My husband has been offered a job — assuming he passes the physical. He has been unemployed for more than a year. This doesn’t actually mean that he has been unable to find a job for a year. It’s more like he has been able to avoid finding a job for a year, while we lived on my income and our retirement savings. Now he has been offered a job very like the one he had before.
He’s not reacting well to his good fortune. He’s been pouting all week, sleeping not on the sofa but on a love seat, huddled under his jacket. During the day the sits on the same loveseat in the same jacket, sullenly watching boxing matches on YouTube.
From my point of view, he could have spent this time training and working toward finding a job he would love. From his point of view, he worked hard and paid taxes for many years, and is entitled to every penny the government will give him. He has reached the point at which he cannot refuse a job and still receive benefits.
I spent months trying to help him figure out what he wanted to do with the rest of his working life, but I think he really wanted to retire. After those months, we could hardly even talk about the situation without anger, so we just haven’t discussed it.
He’s angry now. He thinks that I could have helped him more — not helped him to find a preferable job or to take advantage of the government training program he didn’t succeed with, but to get more benefits with less effort, as he thinks he saw his friends doing.
And I’ve been angry all year, honestly. The humiliation of having a layabout husband, the worry over using up savings that we may need in the future, the inconvenience of having someone sitting around in the house all the time while I worked (and I feel bad about feeling that way, but there it is), the stress of the ongoing disagreement.
Now what? Will he continue to be angry with me because I somehow forced him to take a job when he could have stayed on the dole? Will I continue to be angry with him because he spent a year slacking off? Will we get past the extreme disconnect in our views and values which this episode laid bare? Will life go back to normal?
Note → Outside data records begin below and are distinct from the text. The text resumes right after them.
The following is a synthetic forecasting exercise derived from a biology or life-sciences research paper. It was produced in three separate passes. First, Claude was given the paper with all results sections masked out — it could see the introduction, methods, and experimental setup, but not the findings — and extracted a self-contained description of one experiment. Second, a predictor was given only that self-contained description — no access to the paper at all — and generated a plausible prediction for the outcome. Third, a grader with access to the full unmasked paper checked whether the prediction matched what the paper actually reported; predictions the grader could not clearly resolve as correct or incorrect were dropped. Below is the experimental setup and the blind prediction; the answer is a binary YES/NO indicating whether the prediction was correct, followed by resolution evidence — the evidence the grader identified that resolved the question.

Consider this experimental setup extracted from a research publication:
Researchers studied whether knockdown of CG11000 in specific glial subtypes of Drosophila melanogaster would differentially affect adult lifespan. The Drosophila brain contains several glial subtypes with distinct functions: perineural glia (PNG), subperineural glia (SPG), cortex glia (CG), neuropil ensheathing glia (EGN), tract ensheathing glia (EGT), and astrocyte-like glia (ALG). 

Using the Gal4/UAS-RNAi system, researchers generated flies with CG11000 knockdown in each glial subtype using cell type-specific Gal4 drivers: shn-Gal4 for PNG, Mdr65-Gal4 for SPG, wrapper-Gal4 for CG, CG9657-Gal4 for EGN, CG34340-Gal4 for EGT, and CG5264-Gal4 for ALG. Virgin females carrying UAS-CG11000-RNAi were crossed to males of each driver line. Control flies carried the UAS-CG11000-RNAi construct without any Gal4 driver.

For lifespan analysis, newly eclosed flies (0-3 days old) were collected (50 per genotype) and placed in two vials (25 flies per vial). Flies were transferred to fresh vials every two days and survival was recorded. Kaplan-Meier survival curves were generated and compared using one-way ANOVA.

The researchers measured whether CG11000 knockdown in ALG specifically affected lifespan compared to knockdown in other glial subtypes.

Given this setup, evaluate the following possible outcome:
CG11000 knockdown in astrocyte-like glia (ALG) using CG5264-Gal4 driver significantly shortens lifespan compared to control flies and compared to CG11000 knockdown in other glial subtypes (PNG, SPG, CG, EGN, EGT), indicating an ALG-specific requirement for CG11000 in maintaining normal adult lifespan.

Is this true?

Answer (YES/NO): YES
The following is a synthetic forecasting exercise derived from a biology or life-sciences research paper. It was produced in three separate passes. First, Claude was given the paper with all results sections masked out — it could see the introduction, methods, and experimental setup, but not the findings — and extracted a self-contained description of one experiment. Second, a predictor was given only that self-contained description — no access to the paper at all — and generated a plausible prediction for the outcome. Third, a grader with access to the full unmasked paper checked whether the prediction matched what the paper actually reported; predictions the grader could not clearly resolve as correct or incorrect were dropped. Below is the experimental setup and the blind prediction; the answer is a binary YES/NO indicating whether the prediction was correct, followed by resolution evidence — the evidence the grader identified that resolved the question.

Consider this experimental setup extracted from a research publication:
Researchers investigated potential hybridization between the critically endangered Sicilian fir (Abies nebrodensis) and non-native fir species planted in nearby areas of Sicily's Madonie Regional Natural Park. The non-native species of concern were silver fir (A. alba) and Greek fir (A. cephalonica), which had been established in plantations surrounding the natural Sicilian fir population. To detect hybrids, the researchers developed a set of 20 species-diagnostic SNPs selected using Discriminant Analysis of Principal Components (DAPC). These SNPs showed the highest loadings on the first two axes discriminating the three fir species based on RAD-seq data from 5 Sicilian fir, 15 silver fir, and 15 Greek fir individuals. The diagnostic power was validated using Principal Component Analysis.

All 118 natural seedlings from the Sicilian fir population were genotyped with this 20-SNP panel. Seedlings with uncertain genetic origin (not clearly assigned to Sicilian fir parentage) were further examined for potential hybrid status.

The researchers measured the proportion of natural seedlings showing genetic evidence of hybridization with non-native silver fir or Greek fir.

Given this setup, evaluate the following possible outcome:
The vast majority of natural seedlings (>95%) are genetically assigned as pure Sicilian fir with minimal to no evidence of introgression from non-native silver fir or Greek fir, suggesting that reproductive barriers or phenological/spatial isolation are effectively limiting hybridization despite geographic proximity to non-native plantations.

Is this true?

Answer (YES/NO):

For some definition of normal?
When people talk about extended unemployment, this is the kind of situation I think of. I don’t believe that they’ve been doing all they can to find a job. But I can also see that there are undesirable jobs. And perhaps for some people, that is what they’re going to end up with, no matter what kind of program we put together. It’s hard to find motivation for success thinking if you’re looking at manual labor and trying to see it as better than unemployment. Our nation may have this divided viewpoint as part of what keeps us from working together to solve problems of poverty.